Election time. How do the two main parties (National, Labour) intend to address urban issues?
National wants a new urban planning act to replace the RMA. This act will see faster development and more opportunities for housing and development in a way that improves the quality of the local environment, and makes them great places to live and work, apparently. Meanwhile, National wants more roads and more use of private-public partnerships in the cosy form of urban development authorities funded through special purpose vehicles (aka known as user pays).
What about Labour? It says that the Auckland urban growth boundary should be removed and density controls abolished. New developments, both in Auckland and the rest of New Zealand, will be funded through innovative infrastructure bonds. Labour also wants to slow down foreign investment is housing and reduce immigration. A capital gains tax is a possibility. Light rail and public transport seems to get more support than roads, with the use of petrol tax to fund this. Labour wants to build more state homes.
Both sets of policies suffer from their own contradictions: National’s basic desire to ‘free things up’ sounds positive, but you get the feeling that this will get warped into freeing things up on the edge of the city. But the desire for a user pays approach to infrastructure and the inability to build roads fast enough will mean that land and housing on the edge of the city will remain expensive. Labour’s push towards public transport, removing density barriers and building more state houses perhaps better favours intensification, but they want to ban foreign buyers.
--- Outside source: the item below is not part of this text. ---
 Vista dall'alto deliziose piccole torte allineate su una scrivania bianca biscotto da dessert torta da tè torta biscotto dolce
So where is the money going to come from? Is Labour serious about quality urban design, better open space and improved amenities in existing urban areas? Do they know how much money will be needed to sort out the infrastructure?
Does either party address the issue of finance and the tighter lending rules being put in place by the main banks? Add in the difficulties of over-providing for growth (NPS-UDC), maintaining and enhancing freswater (NPS-FWM) and avoiding significant natural hazard risks (Sec 6), then its not an easy mix.
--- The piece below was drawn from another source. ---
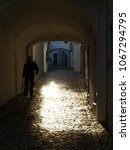 Small photo of A person is left in gloom as he passes through a passageway, which reflects with intensity the rays of the sun in the cobblestones of a street in a Portuguese city.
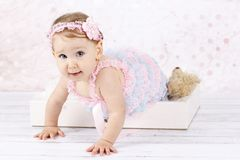 Crawling little baby girl. Studio portrait of adorable toddler stock photos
Does either party address the issue of finance and the tighter lending rules being put in place by the main banks? Add in the difficulties of over-providing for growth (NPS-UDC), maintaining and enhancing freswater (NPS-FWM) and avoiding significant natural hazard risks (Sec 6), then its not an easy mix.
Put simply, to help ‘solve’ our housing crisis we need to generate a glut of housing. A glut of apartments may be an easier task than a glut of stand alone houses. Apartments have to be built in ‘lumps’, once committed you have to build the apartment, you cant stop halfway. For stand alone houses, it is easier to slow production in response to changes in demand. Only if migration suddenly drops might an oversupply of stand alone houses eventuate.
We managed to generate a bit of a glut of apartments back in the mid 2000s as many small, cheap apartments got built in the Auckland CBD. They were built for investors and financed by the (dodgy) non bank finance sector (that subsequently collapsed). The apartments were also built because of the shift in office space demands down to the waterfront, leaving many sites on the southern and western fringe of the CBD with no obvious use. There is a theory that the failure of the finance sector that funded these apartments (often leaky buildings) has seen investors turn off new builds and instead focus on existing houses, hence the steady rise in the median house price since the mid 2000s.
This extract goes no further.